Materials provided:
***

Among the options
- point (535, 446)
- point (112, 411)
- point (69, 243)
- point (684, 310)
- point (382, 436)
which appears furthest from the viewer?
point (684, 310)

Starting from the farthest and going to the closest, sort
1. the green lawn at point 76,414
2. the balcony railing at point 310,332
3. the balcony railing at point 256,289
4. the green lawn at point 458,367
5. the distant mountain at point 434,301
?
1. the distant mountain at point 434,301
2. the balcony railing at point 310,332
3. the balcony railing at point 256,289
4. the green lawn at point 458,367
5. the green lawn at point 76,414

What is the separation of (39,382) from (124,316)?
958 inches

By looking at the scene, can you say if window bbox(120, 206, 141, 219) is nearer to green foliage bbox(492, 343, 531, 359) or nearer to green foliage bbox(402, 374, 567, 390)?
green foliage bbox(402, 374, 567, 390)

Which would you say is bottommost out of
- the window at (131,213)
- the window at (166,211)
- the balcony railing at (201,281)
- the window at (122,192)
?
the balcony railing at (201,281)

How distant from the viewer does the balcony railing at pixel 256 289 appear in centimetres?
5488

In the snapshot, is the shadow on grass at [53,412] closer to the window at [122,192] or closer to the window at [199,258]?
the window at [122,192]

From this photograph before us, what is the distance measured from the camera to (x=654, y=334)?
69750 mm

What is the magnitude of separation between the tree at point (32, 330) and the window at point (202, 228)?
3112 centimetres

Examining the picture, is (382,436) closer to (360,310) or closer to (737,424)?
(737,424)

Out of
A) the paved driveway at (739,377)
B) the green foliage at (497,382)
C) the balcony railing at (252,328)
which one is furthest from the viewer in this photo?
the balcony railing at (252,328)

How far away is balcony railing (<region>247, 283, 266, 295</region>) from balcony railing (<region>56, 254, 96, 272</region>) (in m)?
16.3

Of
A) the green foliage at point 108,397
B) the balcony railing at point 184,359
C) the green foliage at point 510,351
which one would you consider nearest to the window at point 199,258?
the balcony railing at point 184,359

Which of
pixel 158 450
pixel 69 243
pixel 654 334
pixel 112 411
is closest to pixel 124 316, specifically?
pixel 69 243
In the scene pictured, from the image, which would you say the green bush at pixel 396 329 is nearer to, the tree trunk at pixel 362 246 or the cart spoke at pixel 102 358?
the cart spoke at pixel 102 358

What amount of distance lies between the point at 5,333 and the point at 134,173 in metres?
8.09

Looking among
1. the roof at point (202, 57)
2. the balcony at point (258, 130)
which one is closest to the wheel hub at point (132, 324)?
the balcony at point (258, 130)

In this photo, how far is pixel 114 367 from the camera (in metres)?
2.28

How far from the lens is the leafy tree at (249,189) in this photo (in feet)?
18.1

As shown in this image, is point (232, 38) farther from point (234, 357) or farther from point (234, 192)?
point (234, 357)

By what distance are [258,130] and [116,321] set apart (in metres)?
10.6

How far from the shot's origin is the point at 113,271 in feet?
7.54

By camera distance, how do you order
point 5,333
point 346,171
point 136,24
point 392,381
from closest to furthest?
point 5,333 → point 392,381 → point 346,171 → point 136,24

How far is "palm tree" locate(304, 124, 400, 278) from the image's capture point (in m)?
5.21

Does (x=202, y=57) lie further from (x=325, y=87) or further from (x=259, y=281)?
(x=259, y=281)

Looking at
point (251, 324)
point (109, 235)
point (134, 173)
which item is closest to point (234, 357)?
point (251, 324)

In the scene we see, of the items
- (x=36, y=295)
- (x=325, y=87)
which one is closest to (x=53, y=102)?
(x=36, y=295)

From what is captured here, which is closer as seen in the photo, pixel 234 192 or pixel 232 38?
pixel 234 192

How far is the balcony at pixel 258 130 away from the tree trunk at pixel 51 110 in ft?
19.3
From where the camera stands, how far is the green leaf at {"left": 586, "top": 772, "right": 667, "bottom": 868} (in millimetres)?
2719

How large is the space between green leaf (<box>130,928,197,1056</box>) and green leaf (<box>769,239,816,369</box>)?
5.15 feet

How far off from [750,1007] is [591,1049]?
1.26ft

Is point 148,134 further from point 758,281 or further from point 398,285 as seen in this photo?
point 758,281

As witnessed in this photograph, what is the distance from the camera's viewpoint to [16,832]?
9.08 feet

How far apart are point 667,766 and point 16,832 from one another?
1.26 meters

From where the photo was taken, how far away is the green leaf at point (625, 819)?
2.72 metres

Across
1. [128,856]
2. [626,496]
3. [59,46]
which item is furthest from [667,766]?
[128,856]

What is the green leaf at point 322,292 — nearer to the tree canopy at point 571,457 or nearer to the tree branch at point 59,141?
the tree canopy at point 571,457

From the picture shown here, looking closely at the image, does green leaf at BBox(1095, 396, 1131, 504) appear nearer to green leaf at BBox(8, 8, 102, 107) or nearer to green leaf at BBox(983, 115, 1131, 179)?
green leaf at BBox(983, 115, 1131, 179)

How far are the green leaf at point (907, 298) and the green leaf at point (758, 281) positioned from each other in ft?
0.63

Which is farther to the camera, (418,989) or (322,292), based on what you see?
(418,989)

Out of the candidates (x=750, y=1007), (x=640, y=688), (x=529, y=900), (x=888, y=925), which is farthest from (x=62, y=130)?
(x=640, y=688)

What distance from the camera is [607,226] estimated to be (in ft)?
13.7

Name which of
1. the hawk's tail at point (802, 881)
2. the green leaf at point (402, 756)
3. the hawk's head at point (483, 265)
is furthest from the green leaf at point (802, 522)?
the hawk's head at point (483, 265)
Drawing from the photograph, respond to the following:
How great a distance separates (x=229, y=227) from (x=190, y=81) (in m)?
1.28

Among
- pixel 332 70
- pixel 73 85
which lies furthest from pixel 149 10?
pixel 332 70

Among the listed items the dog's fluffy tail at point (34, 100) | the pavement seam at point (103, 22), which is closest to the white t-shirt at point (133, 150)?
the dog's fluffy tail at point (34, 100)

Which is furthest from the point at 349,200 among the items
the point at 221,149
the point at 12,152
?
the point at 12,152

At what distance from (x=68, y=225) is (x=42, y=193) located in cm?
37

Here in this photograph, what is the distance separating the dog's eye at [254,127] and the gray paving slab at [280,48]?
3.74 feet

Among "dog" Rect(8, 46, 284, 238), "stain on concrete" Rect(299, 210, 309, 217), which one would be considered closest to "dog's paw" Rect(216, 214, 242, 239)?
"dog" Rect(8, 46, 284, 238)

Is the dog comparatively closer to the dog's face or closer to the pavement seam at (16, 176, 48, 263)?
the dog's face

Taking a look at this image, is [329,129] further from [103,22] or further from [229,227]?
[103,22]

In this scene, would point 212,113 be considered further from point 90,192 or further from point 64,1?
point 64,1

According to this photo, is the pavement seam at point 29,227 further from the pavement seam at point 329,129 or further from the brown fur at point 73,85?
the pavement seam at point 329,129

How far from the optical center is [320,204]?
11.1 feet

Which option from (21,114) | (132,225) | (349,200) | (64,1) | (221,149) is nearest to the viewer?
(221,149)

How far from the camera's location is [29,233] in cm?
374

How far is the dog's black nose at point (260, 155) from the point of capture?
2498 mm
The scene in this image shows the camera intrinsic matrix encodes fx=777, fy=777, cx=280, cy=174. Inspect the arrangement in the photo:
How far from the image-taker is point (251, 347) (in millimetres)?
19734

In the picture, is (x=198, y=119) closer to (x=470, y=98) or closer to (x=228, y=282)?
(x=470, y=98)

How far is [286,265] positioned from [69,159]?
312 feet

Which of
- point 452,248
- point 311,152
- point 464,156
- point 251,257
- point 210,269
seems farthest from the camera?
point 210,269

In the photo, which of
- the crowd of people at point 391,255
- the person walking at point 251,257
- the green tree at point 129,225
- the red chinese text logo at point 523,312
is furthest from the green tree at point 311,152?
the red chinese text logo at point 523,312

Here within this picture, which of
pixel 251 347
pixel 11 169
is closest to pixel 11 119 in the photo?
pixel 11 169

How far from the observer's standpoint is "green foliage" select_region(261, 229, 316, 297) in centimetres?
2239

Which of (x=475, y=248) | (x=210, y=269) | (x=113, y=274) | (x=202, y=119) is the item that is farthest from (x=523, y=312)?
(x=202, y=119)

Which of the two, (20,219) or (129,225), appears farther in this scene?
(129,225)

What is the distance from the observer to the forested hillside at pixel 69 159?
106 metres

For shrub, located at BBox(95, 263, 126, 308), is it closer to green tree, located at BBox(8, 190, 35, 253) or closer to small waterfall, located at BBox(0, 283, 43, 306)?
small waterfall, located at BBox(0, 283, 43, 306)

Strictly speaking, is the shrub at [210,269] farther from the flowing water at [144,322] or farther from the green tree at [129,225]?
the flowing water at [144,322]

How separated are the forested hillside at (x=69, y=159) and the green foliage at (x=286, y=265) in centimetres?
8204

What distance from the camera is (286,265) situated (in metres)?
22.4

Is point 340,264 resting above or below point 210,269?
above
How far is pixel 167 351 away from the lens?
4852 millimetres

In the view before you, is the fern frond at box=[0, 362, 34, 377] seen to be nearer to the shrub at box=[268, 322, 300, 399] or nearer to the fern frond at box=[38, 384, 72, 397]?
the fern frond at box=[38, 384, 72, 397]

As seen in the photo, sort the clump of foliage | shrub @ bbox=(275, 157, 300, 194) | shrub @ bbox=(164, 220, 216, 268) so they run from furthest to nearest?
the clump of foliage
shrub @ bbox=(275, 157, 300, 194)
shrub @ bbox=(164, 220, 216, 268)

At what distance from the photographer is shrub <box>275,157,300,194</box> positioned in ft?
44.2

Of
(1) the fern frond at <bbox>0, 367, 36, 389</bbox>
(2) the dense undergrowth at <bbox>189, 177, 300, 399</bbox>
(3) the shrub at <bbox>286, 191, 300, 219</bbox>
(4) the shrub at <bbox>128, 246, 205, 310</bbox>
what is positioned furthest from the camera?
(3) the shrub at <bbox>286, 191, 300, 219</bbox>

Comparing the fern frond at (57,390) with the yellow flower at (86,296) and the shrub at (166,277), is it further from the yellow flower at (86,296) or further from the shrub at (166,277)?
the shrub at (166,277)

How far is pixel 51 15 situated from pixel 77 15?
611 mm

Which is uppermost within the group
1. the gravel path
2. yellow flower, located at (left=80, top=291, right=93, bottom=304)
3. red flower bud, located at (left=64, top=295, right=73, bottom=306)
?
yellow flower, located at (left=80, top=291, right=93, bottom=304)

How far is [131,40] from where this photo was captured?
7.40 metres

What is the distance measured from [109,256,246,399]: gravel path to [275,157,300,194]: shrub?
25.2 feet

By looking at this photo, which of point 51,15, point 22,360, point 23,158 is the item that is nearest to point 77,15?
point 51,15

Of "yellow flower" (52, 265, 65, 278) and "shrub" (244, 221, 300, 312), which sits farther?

***

Your objective: Extract the lines above from the one containing "How far is pixel 51" to the last line, both included, exactly as written.

Output below:
How far is pixel 51 15 situated from pixel 77 15?
611 mm

Which is uppermost within the group
1. the gravel path
2. yellow flower, located at (left=80, top=291, right=93, bottom=304)
3. red flower bud, located at (left=64, top=295, right=73, bottom=306)
?
yellow flower, located at (left=80, top=291, right=93, bottom=304)

How far is [131,40] from where this photo was captured?
7.40 metres

What is the distance measured from [109,256,246,399]: gravel path to [275,157,300,194]: shrub?
25.2 feet

By looking at this photo, which of point 51,15, point 22,360, point 23,158 is the item that is nearest to point 77,15?
point 51,15

Of "yellow flower" (52, 265, 65, 278) and "shrub" (244, 221, 300, 312), which sits farther?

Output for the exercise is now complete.